Your task
Please copy the rows word for word, from the line that contains "Is the palm" through the end of the rows, and leave the pictures out of your copy.

Records for processing

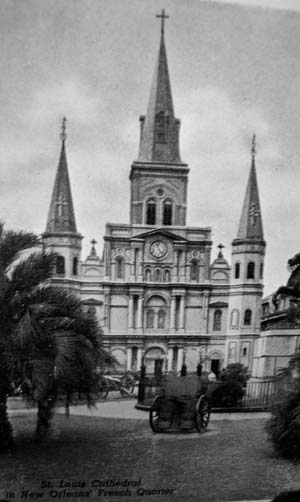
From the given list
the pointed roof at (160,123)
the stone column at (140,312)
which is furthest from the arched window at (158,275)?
the pointed roof at (160,123)

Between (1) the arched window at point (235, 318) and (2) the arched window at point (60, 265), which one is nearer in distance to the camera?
(2) the arched window at point (60, 265)

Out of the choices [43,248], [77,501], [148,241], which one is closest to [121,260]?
[148,241]

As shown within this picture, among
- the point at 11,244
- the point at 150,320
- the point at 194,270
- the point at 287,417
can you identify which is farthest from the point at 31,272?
the point at 287,417

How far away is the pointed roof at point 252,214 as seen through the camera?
5461mm

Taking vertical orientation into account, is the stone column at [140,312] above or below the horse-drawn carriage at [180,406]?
Answer: above

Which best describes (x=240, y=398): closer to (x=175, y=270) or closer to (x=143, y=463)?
(x=143, y=463)

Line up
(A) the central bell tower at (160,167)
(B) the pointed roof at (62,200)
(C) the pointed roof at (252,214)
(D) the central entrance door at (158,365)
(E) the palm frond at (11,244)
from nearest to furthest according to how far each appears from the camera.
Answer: (E) the palm frond at (11,244) → (B) the pointed roof at (62,200) → (A) the central bell tower at (160,167) → (C) the pointed roof at (252,214) → (D) the central entrance door at (158,365)

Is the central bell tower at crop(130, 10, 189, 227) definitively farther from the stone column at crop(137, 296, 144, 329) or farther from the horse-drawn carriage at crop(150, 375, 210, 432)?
the horse-drawn carriage at crop(150, 375, 210, 432)

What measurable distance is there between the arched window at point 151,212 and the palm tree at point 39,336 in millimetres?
1145

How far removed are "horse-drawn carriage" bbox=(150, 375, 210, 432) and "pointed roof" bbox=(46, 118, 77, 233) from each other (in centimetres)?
193

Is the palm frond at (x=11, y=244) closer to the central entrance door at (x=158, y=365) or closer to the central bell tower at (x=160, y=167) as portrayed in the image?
the central bell tower at (x=160, y=167)

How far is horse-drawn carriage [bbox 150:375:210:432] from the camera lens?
552 centimetres

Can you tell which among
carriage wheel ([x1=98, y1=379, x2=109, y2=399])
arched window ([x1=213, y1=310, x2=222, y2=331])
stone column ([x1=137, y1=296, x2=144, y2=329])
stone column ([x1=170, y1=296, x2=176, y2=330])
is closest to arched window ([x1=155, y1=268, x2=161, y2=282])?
stone column ([x1=137, y1=296, x2=144, y2=329])

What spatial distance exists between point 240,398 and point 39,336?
2524 millimetres
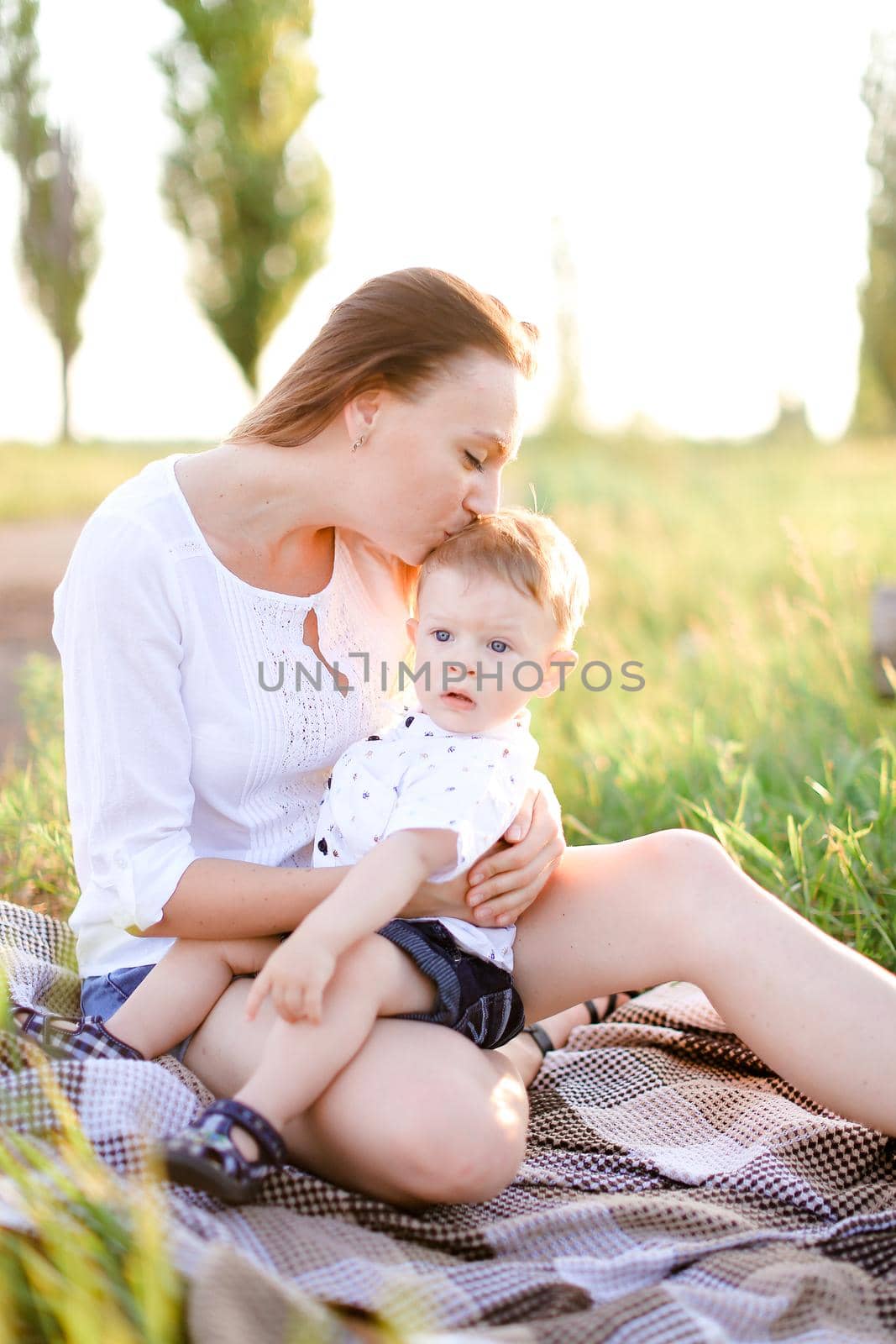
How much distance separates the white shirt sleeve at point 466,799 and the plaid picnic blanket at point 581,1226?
49 centimetres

Reply
Is the palm frond at (x=11, y=244) closer to the central entrance door at (x=158, y=365) or closer to the central bell tower at (x=160, y=167) as portrayed in the image?
the central bell tower at (x=160, y=167)

How far is horse-drawn carriage [bbox 150:375:210:432] from the camera lens?
552 centimetres

Can you tell which among
carriage wheel ([x1=98, y1=379, x2=109, y2=399])
arched window ([x1=213, y1=310, x2=222, y2=331])
stone column ([x1=137, y1=296, x2=144, y2=329])
stone column ([x1=170, y1=296, x2=176, y2=330])
is closest to arched window ([x1=155, y1=268, x2=161, y2=282])?
stone column ([x1=137, y1=296, x2=144, y2=329])

What spatial distance exists between point 240,398 and point 39,336?
2524 millimetres
How much distance separates the white shirt sleeve at point 466,799 and the plaid picnic blanket at point 581,1226?
49 centimetres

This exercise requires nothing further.